- Supplied passage -
--- begin ---
If you haven’t been to the particle zoo recently, it wouldn’t hurt to start with Sean’s book “The Particle at the End of the Universe” which is very readable and celebrates the construction of the Large Hadron Collider in France/Switzerland. Yeah, I know the particle zoo doesn’t lead inexorably to quantum mechanics, just as scales don’t lead inexorably to Rhapsody in Blue, but you play the damn scales first.
Actually, I’m sort of waiting for somebody else to dive into Something Deeply Hidden before I stick my toe in. There used to be some advanced degrees out here that I could draft on, my own propulsion system being poorly designed and in semi-rugged condition.
John
and how ’bout that . . . Jeff drops a post on quantum mechanics, not something he writes about EVERY month, and here comes a release from MIT that they, in experimental collaboration with Aarhus University in Denmark (fight song: Aarhus is a very, very very fine hus) have some preliminary data that MIGHT provide the first experimentally predictive evidence for dark matter, the long-missing lightweight glue that holds galaxies together when they “should” be flying apart. The data is correlative, but only slightly so: MIT says they need a bigger collider. Maybe get Luxembourg to join the ring and turn the Large Hadron Collider into the Bigass Hadron Collider.
This announcement literally came from MIT in the last 24 hours. More to follow . . .
John
I have a fascination with real crime, so I watch a lot of those TV shows and specials about serial killers and what not. There was something on HBO about Manson but I never finished watching the whole series.
I honestly can’t remember any documentaries I’ve made a point to watch. It’s more like I was flipping through the TV, found something interesting and started watching.
jtb mentioned Harvey Milk and I heard that was excellent. Thanks for the suggestions, everyone!
This is a long story; were I a better writer it could be shorter, but I’m not.
It seems like every television streaming service has a true crime channel these days; our extended family calls these channels collectively, “the murder channel”. Before the hoax killed 200,000 Americans, we visited my brothers-in-law almost every Saturday night to play cards and drink coffee and sodas and hob-nob with younger generations of the family. (Yeah, I had a stunning social life stolen from me, but I’m old: although, to be fair, I was doing this family stuff when I was in my 40s; turns out booze-free family nights land you in the hokey-pokey less often than evenings at the local bar.)
In any case, the BILs, have thousands of streaming services, or it seems so. We just show up and walk in: no knocking. We might find them watching Italian wrestling or Peruvian mountain climbing or just about anything that “500 channels” can bring them. But about half the time I grabbed the doorknob and planted by proboscis in the door panel, because the damn thing was locked. I never learned. And every other Saturday night I’d say the same damn thing: “Oh, shit. 500 choices and they’re watching the Murder Channel again.” Because the Murder Channel freaks out my nephew, who lives there too, and after the second or third bludgeoning, he sidles over and locks the front door, convinced that he’s going to be next.
I told you this was long; I forgot to tell you it was also boring. So when we finally gain entry, sure enough, some burned out detective sergeant in a badly wrinkled whitish shirt, jonesing for a Marlboro, is questioning the guiltiest guy I’ve ever seen while the video equipment captures his 1950s interview technique. And I swear it’s always the same damn overweight detective and the same damn guilty-as-sin suspect, although of course that seems unlikely.
--- end ---
- Exercise requirements -
1. Repeat the blog comments word for word, starting with "I honestly can’t" and going on through "but I’m not.".
2. In the blog comments, what does the extended family collectively call the true crime channels?
3. Summarize the blog comments in two sentences.
The listing that comes after this point is drawn from a separate source.

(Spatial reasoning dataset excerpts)
--- begin ---
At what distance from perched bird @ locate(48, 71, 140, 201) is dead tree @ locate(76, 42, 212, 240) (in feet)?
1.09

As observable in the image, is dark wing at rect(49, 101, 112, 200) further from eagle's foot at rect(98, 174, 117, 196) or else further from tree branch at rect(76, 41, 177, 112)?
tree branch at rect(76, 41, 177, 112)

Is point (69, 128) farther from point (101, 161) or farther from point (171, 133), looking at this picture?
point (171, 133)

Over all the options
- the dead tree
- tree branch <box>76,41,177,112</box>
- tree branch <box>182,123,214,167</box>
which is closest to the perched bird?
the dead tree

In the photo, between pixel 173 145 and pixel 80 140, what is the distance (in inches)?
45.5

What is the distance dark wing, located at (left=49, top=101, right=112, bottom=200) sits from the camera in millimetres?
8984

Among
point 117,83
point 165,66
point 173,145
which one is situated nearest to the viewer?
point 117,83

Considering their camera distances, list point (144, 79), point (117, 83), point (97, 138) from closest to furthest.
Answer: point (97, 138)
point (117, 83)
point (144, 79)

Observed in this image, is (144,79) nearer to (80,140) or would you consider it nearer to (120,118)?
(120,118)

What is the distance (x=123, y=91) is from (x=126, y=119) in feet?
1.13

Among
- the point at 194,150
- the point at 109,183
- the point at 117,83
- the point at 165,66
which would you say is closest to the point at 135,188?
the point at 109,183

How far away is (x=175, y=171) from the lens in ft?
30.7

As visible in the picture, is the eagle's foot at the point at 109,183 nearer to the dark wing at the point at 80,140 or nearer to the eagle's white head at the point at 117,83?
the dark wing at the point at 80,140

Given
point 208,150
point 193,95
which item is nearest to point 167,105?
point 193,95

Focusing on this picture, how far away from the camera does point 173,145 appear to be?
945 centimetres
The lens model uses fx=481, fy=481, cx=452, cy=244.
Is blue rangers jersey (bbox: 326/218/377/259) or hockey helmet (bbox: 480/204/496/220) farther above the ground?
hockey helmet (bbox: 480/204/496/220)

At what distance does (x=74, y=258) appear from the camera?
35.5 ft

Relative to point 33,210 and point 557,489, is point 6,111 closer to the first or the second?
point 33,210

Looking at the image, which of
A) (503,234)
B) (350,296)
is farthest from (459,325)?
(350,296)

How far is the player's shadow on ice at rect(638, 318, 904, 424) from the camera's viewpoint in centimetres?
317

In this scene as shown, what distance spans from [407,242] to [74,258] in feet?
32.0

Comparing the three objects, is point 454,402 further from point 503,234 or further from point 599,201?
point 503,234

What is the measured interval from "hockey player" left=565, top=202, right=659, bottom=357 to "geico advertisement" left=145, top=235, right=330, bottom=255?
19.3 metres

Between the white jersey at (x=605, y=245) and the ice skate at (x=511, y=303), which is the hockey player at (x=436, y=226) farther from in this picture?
--- end ---
- Solved tasks -
1.
I honestly can’t remember any documentaries I’ve made a point to watch. It’s more like I was flipping through the TV, found something interesting and started watching.
jtb mentioned Harvey Milk and I heard that was excellent. Thanks for the suggestions, everyone!
This is a long story; were I a better writer it could be shorter, but I’m not.

2. They call them "the murder channel."

3. One commenter recommends Sean's readable book celebrating the construction of the Large Hadron Collider and reports an MIT release, made with Aarhus University, describing preliminary data that might provide evidence for dark matter. Others discuss true crime shows, including a long story about relatives who often watch what the family calls "the murder channel," which leads a nephew living there to lock the front door.